Friday 23 December 2011

Wild Bodies



Satu terobosan ideologi yang menjadi karakteristik contemporary critical thinking sejak kurang lebih 30 tahun yang lalu adalah apa yang disebut Ed Soja ‘the spatial turn’ (Lihat Thirdspace...) ‘Putaran’ ideologis kearah spasialitas terlihat dari ide tentang posisi: posisi seseorang di peta kebudayaan – berdasarkan koordinat ras, gender, generasi, geopolitik, dll – menjadi dasar klaim tentang identitasnya. ‘Siapa saya’ adalah pertanyaan yang bisa – harus, bahkan – dijawab menurut kategori budaya. Misalnya, pilihan saya untuk berbelanja di satu supermarket dan bukan yang lain, adalah tindakan yang harus dijelaskan menurut lokasi tempat tinggal, apakah saya perempuan atau laki-laki, segi ekonomi keluarga, dst.

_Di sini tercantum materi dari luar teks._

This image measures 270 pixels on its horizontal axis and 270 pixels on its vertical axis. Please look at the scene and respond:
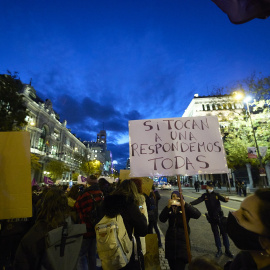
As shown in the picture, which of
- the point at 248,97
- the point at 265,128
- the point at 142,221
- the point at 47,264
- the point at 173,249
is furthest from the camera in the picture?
the point at 265,128

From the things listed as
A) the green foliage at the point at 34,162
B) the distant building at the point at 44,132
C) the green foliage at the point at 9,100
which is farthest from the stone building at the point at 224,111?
the distant building at the point at 44,132

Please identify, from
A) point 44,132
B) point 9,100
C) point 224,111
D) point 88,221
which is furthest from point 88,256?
point 44,132

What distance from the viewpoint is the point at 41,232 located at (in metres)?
2.25

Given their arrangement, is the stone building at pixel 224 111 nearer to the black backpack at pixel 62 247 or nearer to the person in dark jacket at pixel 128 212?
the person in dark jacket at pixel 128 212

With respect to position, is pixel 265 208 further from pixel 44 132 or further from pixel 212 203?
pixel 44 132

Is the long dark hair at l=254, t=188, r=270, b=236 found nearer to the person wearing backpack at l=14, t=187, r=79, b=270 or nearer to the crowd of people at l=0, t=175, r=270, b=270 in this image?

Bahayanya, bagaimana kategori-kategori tadi terbentuk sering tidak dipertanyakan. Kategori budaya dianggap kategori yang langsung ada dengan adanya seorang manusia. Seorang bayi lahir dan langsung terjerat dalam jaringan kebudayaan. Menurut saya, ini mengasumsikan realita sosial dan budaya adalah faktor-faktor utama yang membentuk identitas seseorang.

The Syrian Gazelle Boy
Bagaimana dengan kasus feral children? Sebuah definisi umum yang saya dapat dari Google: “A feral child is a human child who has lived away from human contact from a very young age, and has little or no experience of human care, loving or social behavior, and, crucially, of human language.” Contohnya, kasus The Syrian Gazelle Boy, yang ditemukan oleh Jean-Claude Auger, seorang Antrolopolog dari Spanyol Utara tahun 1960. Dalam expedisinya ke Rio de Oro, dia berpapasan dengan penduduk nomaden yang menginformasikan tentang adanya seorang ‘anak liar’ yang akan tiba kira-kira 1 hari lagi. Besoknya, di kaki langit, Auger melihat seorang anak laki-laki yang telanjang “berlompatan dengan dahsyat diantara iringan gazelle putih”. Anak ini berjalan dengan tangan dan kaki, mengejangkan otot, hidung, telinga menanggapi suara sedikitpun seperti ‘kawan-kawan’nya, mengunyah akar dari gurun pasir dengan giginya, dan bila tidak ada tumbuhan, menyantap cacing atau cicak. Ada upaya gagal di tahun 1966 untuk menangkap anak ini, dan catatan menunjukkan bahwa setelah itu dia tidak pernah dipindahkan dari kawanan buas ini.
Apakah kita bisa mengatakan identitasnya terbentuk dari budaya kawanan binatang yang membesarkannya, suatu budaya yang kita mengerti menurut kategori budaya manusia? Misalnya, menganalisa kebinatangan menurut kategori politik adu kuasa, geopolitik, perspektif psikologis yang berbeda antara betina dan jantan? Tidakkah kategori budaya manusia tampak begitu reduktif? Pengertian bahwa kategori budaya membentuk identitas si subjek mempunyai keterbatas yang harus dipertanyakan. Fokus pada kategori budaya bermasalah karena ‘kebudayaan’ menjadi hadir seperti sebuah checklist, penuh dengan kategori-kategorinya, untuk dicentang saat kita menganalisa perilaku manusia. Checklist ini ada – dan jadi lebih penting – sebelum manusianya ada. Aneh, kan? Padahal ilmu humaniora harusnya terfokus pada manusianya lebih dulu.
Bagaimana memutar balikkan fokus lagi pada si manusia? Salah satu daya tarik - dan juga benih kegagalan - Cultural Studies adalah efektifitasnya sebagai ‘alat teoritis’ untuk mengkaji manusia dalam kelompok. Tapi selain bagian dari kelompok, manusia tetap seorang subjek (seperti anak diatas). Keberadaanya sebagai subjek – sarat dengan lapisan psikologis dan fisiologis – inilah yang kemudian, saat dia mengelompokkan dirinya, menjadi muatan identitas kebudayaan. Ini bukan permasalahan tentang siapa yang ada duluan – si subjek atau kelompoknya? Tapi merupakan permasalahan tentang pentingnya menyadari ‘hukum-hukum umum’ atau ‘esensi’ subjektifitas – yang datang dari interaksi dengan lingkungan sekitar – dan tidak hanya terfokus pada kategori budaya, dalam mencari tahu asal-muasal identitas manusia.